BEGIN TEXT SEGMENT

It has already been pointed out in BMWurm’s answer why neither elf nor wizard considered trying to take the ring west sensible, and that the peoples of Middle-earth would have to deal with the ring by themself, eventually, because Valar intervention would not be an option: “And they who dwell beyond the Sea would not receive it: for good or ill it belongs to Middle-earth; it is for us who still dwell here to deal with it.” Still, this doesn’t explain why that is the case — and the reason for it is, in my opinion, is the real answer and the most important fact, being directly related to the entire genesis of Middle-earth.

END TEXT SEGMENT
BEGIN DATA SUPPLIED

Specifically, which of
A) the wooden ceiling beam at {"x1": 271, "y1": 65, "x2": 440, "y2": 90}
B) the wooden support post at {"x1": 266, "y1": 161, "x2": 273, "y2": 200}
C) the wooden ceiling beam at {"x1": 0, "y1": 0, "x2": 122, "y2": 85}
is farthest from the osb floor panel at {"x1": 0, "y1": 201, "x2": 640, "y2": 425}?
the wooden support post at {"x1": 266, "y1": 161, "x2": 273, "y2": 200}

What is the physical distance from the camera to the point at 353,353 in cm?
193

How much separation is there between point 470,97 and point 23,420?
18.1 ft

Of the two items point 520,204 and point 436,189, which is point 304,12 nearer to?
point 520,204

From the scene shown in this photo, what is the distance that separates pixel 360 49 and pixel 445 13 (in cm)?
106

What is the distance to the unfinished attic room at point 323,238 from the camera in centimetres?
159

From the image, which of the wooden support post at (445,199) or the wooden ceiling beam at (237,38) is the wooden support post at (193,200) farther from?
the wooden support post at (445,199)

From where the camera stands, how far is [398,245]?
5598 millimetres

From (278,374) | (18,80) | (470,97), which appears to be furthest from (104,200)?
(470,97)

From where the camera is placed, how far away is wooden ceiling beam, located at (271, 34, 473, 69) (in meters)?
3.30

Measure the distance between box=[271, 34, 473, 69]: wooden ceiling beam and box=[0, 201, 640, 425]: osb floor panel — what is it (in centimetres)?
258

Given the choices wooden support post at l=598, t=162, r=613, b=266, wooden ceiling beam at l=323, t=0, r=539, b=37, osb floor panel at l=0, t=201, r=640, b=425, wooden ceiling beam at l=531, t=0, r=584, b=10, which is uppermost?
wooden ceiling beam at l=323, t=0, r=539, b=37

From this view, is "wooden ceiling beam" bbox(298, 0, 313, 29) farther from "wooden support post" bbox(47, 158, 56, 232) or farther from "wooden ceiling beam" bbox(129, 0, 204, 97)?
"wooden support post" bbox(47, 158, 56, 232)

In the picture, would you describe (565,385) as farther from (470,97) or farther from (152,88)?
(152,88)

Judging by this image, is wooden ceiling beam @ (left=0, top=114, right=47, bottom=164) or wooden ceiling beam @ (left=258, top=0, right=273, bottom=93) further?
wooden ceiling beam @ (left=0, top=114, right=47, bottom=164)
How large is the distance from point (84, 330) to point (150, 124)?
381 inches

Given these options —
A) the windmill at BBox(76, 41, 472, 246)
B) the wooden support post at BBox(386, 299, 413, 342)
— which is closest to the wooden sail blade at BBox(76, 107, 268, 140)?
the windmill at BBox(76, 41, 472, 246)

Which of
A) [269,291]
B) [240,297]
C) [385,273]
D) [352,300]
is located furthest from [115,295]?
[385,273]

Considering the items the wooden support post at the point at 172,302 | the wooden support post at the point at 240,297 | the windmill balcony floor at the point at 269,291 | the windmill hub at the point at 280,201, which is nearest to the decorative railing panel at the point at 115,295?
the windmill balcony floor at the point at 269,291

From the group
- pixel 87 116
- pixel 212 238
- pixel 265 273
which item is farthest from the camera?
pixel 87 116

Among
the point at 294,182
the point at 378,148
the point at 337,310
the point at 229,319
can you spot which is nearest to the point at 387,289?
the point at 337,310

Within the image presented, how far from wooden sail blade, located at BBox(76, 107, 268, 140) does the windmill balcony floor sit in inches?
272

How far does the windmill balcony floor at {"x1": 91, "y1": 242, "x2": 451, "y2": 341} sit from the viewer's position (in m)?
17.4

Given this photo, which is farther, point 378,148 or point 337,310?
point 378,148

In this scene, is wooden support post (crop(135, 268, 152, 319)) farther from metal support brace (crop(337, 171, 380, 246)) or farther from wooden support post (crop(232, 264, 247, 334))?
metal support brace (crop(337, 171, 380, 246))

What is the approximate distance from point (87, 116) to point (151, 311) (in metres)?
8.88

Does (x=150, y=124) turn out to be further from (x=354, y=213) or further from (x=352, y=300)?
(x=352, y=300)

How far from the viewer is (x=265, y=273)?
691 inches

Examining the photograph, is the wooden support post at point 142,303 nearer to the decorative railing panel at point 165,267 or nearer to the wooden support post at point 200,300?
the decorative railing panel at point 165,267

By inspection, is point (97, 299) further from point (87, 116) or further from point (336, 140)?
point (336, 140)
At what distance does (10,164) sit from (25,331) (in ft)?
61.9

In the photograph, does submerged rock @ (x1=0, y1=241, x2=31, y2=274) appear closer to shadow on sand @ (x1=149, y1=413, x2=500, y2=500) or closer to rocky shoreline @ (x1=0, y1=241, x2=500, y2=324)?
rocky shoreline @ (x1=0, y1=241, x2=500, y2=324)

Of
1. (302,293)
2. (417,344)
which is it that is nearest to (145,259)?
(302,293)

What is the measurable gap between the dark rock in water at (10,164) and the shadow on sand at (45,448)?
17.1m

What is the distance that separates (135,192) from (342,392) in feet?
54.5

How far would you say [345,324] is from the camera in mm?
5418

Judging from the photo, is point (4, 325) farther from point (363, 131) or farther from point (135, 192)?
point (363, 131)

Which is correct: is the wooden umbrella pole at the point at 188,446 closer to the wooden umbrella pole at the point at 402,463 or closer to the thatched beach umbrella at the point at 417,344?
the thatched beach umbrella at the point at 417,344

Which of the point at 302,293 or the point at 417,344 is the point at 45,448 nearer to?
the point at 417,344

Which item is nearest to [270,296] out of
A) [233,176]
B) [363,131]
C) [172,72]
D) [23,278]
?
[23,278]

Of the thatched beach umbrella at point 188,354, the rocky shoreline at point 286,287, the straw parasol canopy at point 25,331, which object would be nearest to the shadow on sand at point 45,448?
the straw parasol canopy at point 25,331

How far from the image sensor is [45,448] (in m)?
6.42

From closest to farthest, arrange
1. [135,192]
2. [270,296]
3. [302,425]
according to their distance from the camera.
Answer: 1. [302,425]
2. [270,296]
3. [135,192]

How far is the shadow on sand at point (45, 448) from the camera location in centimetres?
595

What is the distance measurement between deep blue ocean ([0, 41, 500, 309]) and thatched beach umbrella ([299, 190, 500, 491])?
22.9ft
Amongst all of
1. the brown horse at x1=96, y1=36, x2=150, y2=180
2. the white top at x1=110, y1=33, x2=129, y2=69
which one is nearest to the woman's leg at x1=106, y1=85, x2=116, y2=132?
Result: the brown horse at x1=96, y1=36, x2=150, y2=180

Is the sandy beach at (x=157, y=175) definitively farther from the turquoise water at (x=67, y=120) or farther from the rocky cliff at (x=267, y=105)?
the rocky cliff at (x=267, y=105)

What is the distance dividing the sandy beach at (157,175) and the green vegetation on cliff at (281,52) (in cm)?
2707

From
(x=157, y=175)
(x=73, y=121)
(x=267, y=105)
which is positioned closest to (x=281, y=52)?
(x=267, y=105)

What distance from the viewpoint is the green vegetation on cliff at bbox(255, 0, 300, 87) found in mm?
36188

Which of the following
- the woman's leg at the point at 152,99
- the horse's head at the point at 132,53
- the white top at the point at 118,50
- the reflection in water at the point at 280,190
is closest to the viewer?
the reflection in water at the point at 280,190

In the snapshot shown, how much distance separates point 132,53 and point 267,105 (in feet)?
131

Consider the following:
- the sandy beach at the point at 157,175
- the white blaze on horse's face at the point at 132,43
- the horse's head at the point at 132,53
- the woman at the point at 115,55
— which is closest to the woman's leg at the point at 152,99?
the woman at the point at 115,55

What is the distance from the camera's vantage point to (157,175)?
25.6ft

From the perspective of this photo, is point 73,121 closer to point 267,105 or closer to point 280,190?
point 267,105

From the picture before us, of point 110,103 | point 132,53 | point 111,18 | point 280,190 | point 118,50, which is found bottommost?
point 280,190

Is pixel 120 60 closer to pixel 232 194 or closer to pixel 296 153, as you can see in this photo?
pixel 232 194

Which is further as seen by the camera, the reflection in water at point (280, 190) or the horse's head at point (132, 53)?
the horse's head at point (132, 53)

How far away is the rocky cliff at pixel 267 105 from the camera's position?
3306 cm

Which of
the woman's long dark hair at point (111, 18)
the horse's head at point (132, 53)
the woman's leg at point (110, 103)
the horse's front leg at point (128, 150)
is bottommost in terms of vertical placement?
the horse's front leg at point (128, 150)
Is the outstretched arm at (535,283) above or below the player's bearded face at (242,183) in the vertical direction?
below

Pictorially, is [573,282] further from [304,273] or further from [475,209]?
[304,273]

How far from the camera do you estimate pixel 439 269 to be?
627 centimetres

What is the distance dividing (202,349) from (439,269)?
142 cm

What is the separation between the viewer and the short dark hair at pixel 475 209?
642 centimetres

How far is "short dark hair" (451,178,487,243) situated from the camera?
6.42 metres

END DATA SUPPLIED

> **INSTRUCTIONS**
**A.** Can you print the passage about the Ring from "It has already" up to and including "genesis of Middle-earth."?
**B.** Can you carry on the passage about the Ring from the point where it stops?

> **ANSWERS PROVIDED**
**A.**
It has already been pointed out in BMWurm’s answer why neither elf nor wizard considered trying to take the ring west sensible, and that the peoples of Middle-earth would have to deal with the ring by themself, eventually, because Valar intervention would not be an option: “And they who dwell beyond the Sea would not receive it: for good or ill it belongs to Middle-earth; it is for us who still dwell here to deal with it.” Still, this doesn’t explain why that is the case — and the reason for it is, in my opinion, is the real answer and the most important fact, being directly related to the entire genesis of Middle-earth.

**B.**
As we have already seen in the past, each Age was related to one “scale” of epic conflict — while the First Age was an obvious “Epic-est Fight of Valar & Elves vs Melkor”, with the greatest scale of both conflict and damage, the Second Age was “Epic-er Fight of Elves & Humans (Númenóreans) vs Sauron”; on the other hand, the Third Age was “Epic-ish Story of Couple of Battles of Humans & what’s left of everybody else vs what’s left of Sauron” — it’s the obvious road to the concept of the Dominion of Men that would follow in the Fourth Age. That was the plan of Eru from the very beginning, and, obviously, it required Man to deal with the remnants of the past to forge their future, one way or another. As such, while divine intervention was not only possible, but happened as a straight fact (Great Eagles' help, Gandalf being reborn, etc.) — it was Man (well, in a strange alliance with all the remaining sentient races of Middle-earth) who finally defeated Sauron (in the military sense) — and the Hobbits who won the fight in the broader sense — as such, fulfilling their destiny by setting their future. Yes, it was their destiny to create their destiny — as opposed to the Elves, obviously.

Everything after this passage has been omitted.